▶ _Extrait choisi_:

= = = =

Mourir Peut Attendre : Craig frites, salade, tomate, oignon
Le 25ème opus de la plus grande saga cinématographique nous est enfin dévoilé après des années d’un développement plein d’hésitations, de divergences créatives, d’errance d’écriture et de pandémie mondiale. C’est aussi le dernier tour de piste pour son interprète principal, le fringant quinqua Daniel Craig, qui après cinq films à jouer l’arme fatale de l’Empire britannique, commence à être trop vieux pour ces conneries. La conclusion se devait donc d’être immense et spectaculaire.
Après des années de conflits internes et externes au sein du MI6, James Bond s’est rangé des voitures. N’ayant visiblement pas été concerné par la réforme des retraites, notre espion coule des jours paisibles, vivant de pêche au gros et d’eau fraîche, dans un modeste bungalow de 120m2 perdu en Jamaïque. Mais voilà que les joyaux de la couronne et la femme qu’il a aimée sont à nouveau en danger. Inévitablement rattrapé par son passé, il va devoir reprendre du service et armer son Walther PPK afin de déjouer les plans du SPECTRE, l’organisation criminelle qui lui mène la vie dure depuis quatre épisodes. Tout est là dans cette recette que l’on connaît maintenant par cœur : le flegme et le smoking de notre héros, les gadgets, les Vodka-Martini qui coulent à flot, l’Aston Martin DB5, l’action pétaradante, les femmes qui manient aussi bien les talons de 9 cm que les calibres 9 mm, les paysages magnifiques sur tous les continents et le méchant défiguré/torturé dans sa base secrète… Et c’est peut-être là que le métrage déçoit. Alors que les deux précédents opus réalisés par Mendes (à qui l’on doit également American Beauty et 1917) interrogent les origines de l’icône Bond ainsi que son rôle dans l’impérialisme, on est ici sur une route finalement bien balisée. Peut-être que le travail de Mendes était trop bien fait pour nous éviter de réfléchir et nous offrait des pistes de réflexion trop évidentes ? Est-ce vraiment une déception que de vouloir rester fidèle à la franchise ? Assurément non. Car rien n’est surprenant, ni décevant. Ce qui aurait pu être une apothéose de la saga n’est en fait qu’un actionner hollywoodien très correct. La réalisation de Cary Joji Fukunaga est claire, précise et même élégante par moment, avec une gestion de l’espace assez impeccable qui ne dépasse ceci dit que rarement le travail d’un très bon artisan. On aurait tout de même pu s’attendre à un point de vue plus développé sur la mythologie bondienne, surtout que l’actualité qui a ébranlé Hollywood en fin d’année 2017 avec l’affaire Weinstein était une occasion rêvée pour cela.

= = = =

▶ _Données affichées_:
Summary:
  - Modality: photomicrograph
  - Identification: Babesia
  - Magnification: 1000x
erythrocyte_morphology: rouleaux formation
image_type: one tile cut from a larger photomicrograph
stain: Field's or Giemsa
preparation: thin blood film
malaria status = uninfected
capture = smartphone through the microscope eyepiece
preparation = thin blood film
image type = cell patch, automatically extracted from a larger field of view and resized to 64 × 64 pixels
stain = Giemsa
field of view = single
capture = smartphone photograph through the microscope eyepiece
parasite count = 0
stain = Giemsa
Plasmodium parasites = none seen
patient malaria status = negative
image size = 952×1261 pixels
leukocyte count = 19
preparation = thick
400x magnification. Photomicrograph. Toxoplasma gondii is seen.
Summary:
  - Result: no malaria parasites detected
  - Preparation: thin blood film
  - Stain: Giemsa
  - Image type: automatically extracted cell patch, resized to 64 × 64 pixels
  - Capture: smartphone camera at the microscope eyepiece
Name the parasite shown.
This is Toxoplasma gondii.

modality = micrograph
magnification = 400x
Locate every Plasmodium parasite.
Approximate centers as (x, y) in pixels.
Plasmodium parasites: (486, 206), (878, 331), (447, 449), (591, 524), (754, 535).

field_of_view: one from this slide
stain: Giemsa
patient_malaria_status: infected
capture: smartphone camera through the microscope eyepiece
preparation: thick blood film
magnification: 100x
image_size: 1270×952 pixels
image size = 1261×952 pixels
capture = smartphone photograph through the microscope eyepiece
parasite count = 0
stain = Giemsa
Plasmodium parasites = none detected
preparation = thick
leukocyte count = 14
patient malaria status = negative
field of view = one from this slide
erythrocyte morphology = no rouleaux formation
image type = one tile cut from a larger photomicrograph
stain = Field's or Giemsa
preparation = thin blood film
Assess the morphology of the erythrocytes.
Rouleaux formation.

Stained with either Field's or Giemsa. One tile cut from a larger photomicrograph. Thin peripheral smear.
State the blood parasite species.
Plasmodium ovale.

= = = =

▶ _Consignes_:
A – Dans la critique de Mourir Peut Attendre, où James Bond coule-t-il des jours paisibles au début du film ?
B – Poursuivez la critique de Mourir Peut Attendre en reprenant juste après sa dernière phrase.

▶ _Réponses_:
A – Dans un modeste bungalow de 120 m2 perdu en Jamaïque.

B –
Alors que la production est en pleine phase d’écriture survient l’événement #MeToo, qui ébranle les majors américaines et amorce une prise de conscience sans précédent. Les studios, qui font déjà face aux nouveaux acteurs de la VOD, n’ont aucun intérêt à nier le phénomène et se doivent d’être précautionneux sur la teneur des discours qu’ils véhiculent sans risquer de se couper de leur public déjà volatile. James Bond et son background de mâle alpha sexiste et triomphant est typiquement le genre de franchise qui peut souffrir d’une mauvaise publicité. Il faut alors réagir et trouver la personne idéale qui pourrait insuffler un vent de féminisme, certes opportuniste mais salvateur pour la saga. Phoebe Waller-Bridge, jeune actrice et auteure britannique très remarquée pour son ton piquant depuis que sa pièce de théâtre Fleabag a été adaptée avec succès pour la BBC, est approchée par la production. Alors oui, son arrivée parmis l’équipe de scénaristes amoindrit le côté prédateur sexuel d’un 007 qui pour une fois, fidèle à une seule femme en la personne de Madeleine Swann (Léa Seydoux), n’éprouve pas le besoin de mettre à l’épreuve sa masculinité dans des relations sexuelles perverses ou non consenties aux quatre coins du globe. L’introduction d’un alter ego féminin avec le personnage de Nomi, jouée par une Lashana Lynch aussi puissante que sarcastique, est aussi un de ces ajustements bienvenus. Mais rien ne révolutionne la formule ou ne malmène ni ne déconstruit vraiment James Bond sur ses relations entre lui et les femmes. Les personnages féminins restant tout de même des traitresses ambiguës et/ou s’effaçant face au charme et au professionnalisme indéniable d’un homme qui sait tuer ses ennemis comme personne.
Tous ces éléments convergent vers une recherche de modernité de ton que la licence Bond a toujours poursuivi. On se souvient de grands ratés, comme le nanardesque Meurs un autre jour (Lee Tamahori, 2002) ou plus récemment Quantum of Solace (Mark Forster, 2008) fini à la va-vite durant la grève des scénaristes. Mais il y eut également des réussites indéniables comme le flamboyant Goldfinger (Guy Hamilton, 1964) ou le crépusculaire Skyfall (Sam Mendes, 2012). Avec ce 25ème film, on se situe clairement entre les deux catégories, car si les intentions sont bonnes, l’essai n’est pas tout à fait transformé pour convaincre et c’est d’autant plus dommage pour la fin de l’ère Daniel Craig. Bref, Mourir peut attendre se sera fait attendre tel ce grec/frites au milieu de la nuit que l’on ingurgite pour éponger ses excès. C’est efficace et complet, parfois bon sur le moment, mais ce n’est et ne sera jamais de la haute gastronomie.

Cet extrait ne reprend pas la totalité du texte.